Мой спутник — сотрудник агентства «Новости» — был такой же упрямец, как я; чем недоступней казался неуловимый Гатамора, тем настойчивей мы повторяли всем встречным-поперечным на все лады его названье, пахнувшее Эдгаром По. Наконец какой-то мальчуган с лицом великого мореплавателя повернул нас спиной и подтолкнул, резко изменив наши вращательные движенья на прямолинейное вниз, под уклон. Взглянули — и обмерли. Перед нами была куча мусора; эта куча опускалась в овраг, весь забитый сломанными ящиками, кирпичами, бутылками, тряпьем, стеклом, всякой нечистью — совсем как мусорная куча Бофина из «Нашего общего друга» Диккенса. И на грязной облупленной стене, идущей вниз вдоль мусорной кучи, мы прочли магическое слово: Гатамора.
Держась друг за друга, стали мы спускаться вниз, пока не возникло перед нами нечто, как сиплый удар смычка по заржавелым спущенным струнам: дом, едва живой, на честном слове, нет, на железных канатах, обвязавших и поддерживающих его ветхие стены от паденья.

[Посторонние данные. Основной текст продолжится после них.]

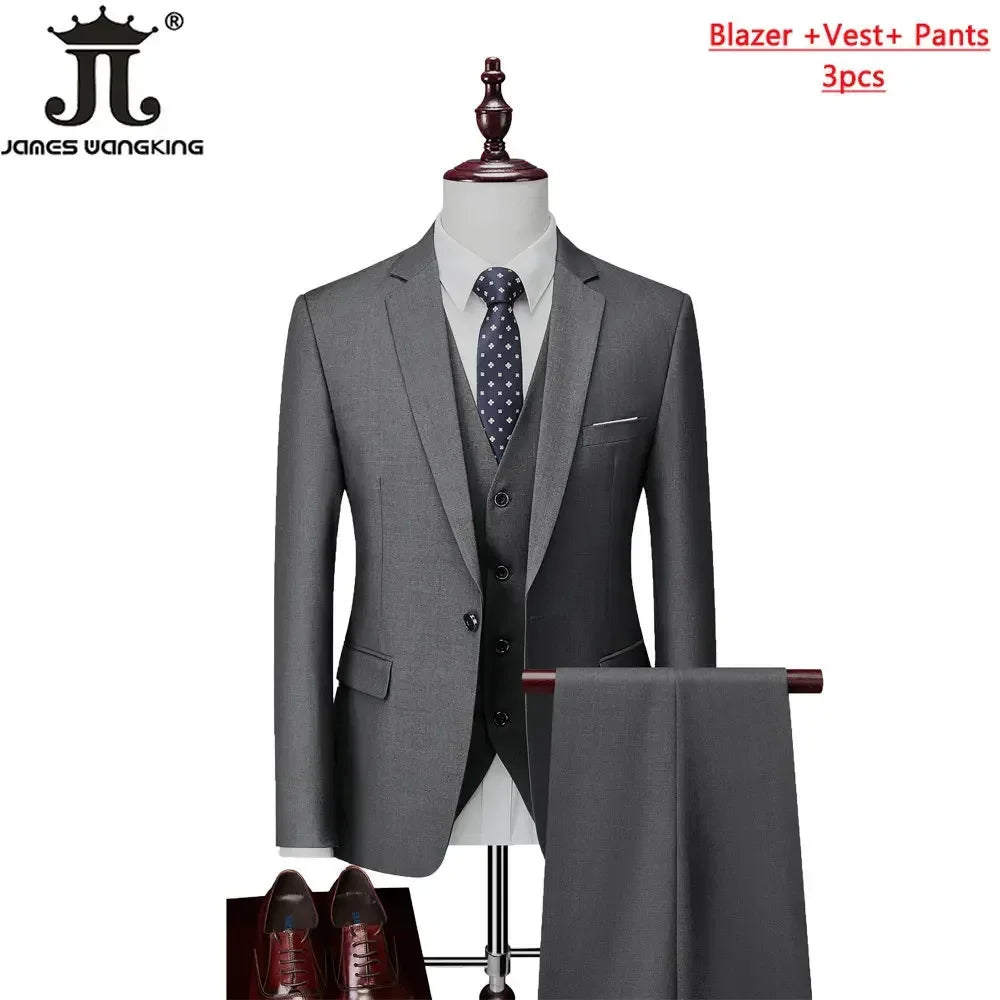 M-6XL 15 Colors Men's 3-Piece Formal Suit – Jacket, Vest & Pants for Business, Groom & Wedding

Не дверь, а намек на дверь, забитую и тоже, как стены, охваченную цепью. Ниша над дверью треугольником, в форме избяного чердачка, с разбитым барельефом, когда-то, должно быть, прекрасным. И надпись, читаемая с трудом:
В этом доме в день 27 октября года MDCCL XXXII родился украшение Генуи и наслаждение мира Николо ПАГАНИНИ, звуков своего божественного искусства непревзойденный мастер.Мы молча стояли и были счастливы, что сумели добраться до этого дома, которому вряд ли еще суждено простоять долго. И Паганини нам улыбнулся. Нагнувшись, я случайно подобрала кусочек разбитого барельефа: часть лица с округлой щекой, началом рта, носом и глазом, как будто смотревшим на нас. Над этим ущельем мусора — (нэвэрмóр — никогда — Гатамора) — взлетали вдали здания современных модерн, элегантные в своей прямизне, молодость города, как высокая сосновая поросль среди гниющих старых пней, — Генуя, подобно всем городам Европы, растет сейчас вверх сквозь память веков.

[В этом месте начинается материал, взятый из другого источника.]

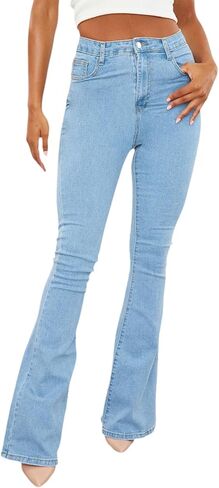 CutieLove Women's Bell Bottom Jeans High Waisted Stretchy Flared Denim Pants in Saudi Arabia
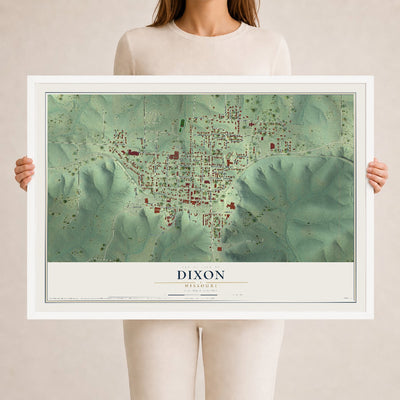 Map of Dixon, Missouri, 24 x 36 inch print in a white wood frame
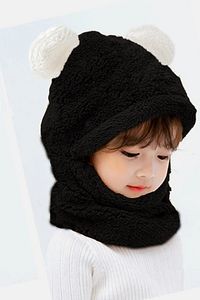 Panda Çocuk Kapşonlu Peluş Bere Atkı Welsoft Boyunluk Rüzgar Geçirmez Kulaklı Şapka Siyah ürün fotoğrafı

Разумеется (хотя бы ради доходной статьи от туризма!), все, что мы видели, будет восстановлено и, как старинная фамильная драгоценность, умеючи вкраплено в стройные струны новых высотных зданий, — и «каза» Паганини, и мрачный каземат Колумба, и башни ворот Сопрано. А все же — как жестоко ответили люди тому, кто был «наслаждением мира»: виденный мною в прошлом году безвкусный памятник на могиле Паганини в Парме; и сползающий в мусорную яму отчий дом его в Генуе…

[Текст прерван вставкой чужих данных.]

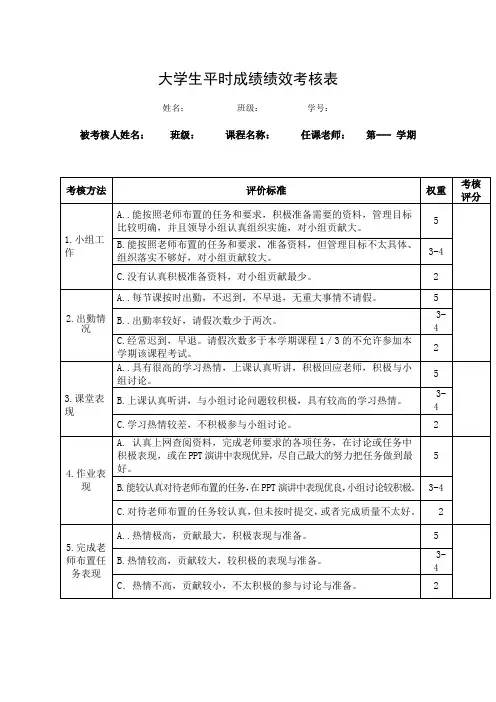 大学生平时成绩考核表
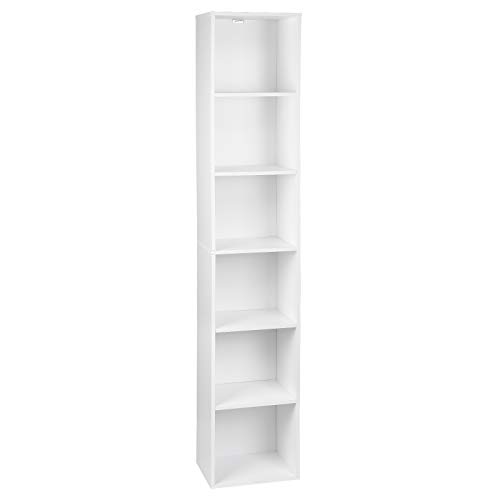 WOLTU Estantería para Libros Estantes de Piso Estantería de Exposición Estantería de Pared con MDF, Blanco, Estante para Oficina Gabinete para Archivos, 6 Compartimentos, 30x24x158,5cm SK003ws6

Многие потом спрашивали: «Как это вам удалось отыскать дом Паганини? Мы бродили, бродили и никак, ну решительно никак…»
Да, мы с моим спутником отыскали его, и это было нелегко. Но, идя обратно, верней — осиливая мусорную кучу вверх, мы оба подавленно молчали. И чтоб хоть как-то освежить и высветлить впечатленье, отправились к Джузеппе Мадзини.
Сперва мы пошли по улице Бальби, сплошь уставленной дворцами. Шли, не жалея времени и стараясь удержать в памяти длительным оттиском всю величавую красоту этих дворцов, — внутренний дворик Палаццо Реале с его мозаикой под ногами и балюстрадой над лежащей внизу старинной частью Генуи, ее «подвальным этажом». Широкие ступени лестницы в университете, зовущие вас ступени, но охраняемые львами на ее выступах справа и слева. Вырезы окон со строгими орнаментами, с каменным кружевом гербов и надписей и с неизменными чугунными решетками на каждом окне. Решетки напоминали о несметных богатствах генуэзских дожей, о начальной, — грабительской, фазе капитализма, о далеко не мечтательном, далеко не идиллическом открытии Нового Света. Старая Генуя, плебейская, торговая, портовая, лежала внизу, и к ней, как ручейки, сбегали очень узкие — ослу с поклажей не повернуться, — темные и грязные старинные улички-щели без тротуаров. На углу одной из таких опускавшихся вниз улиц мы увидели дом Мадзини, с Музеем Рисорджименто.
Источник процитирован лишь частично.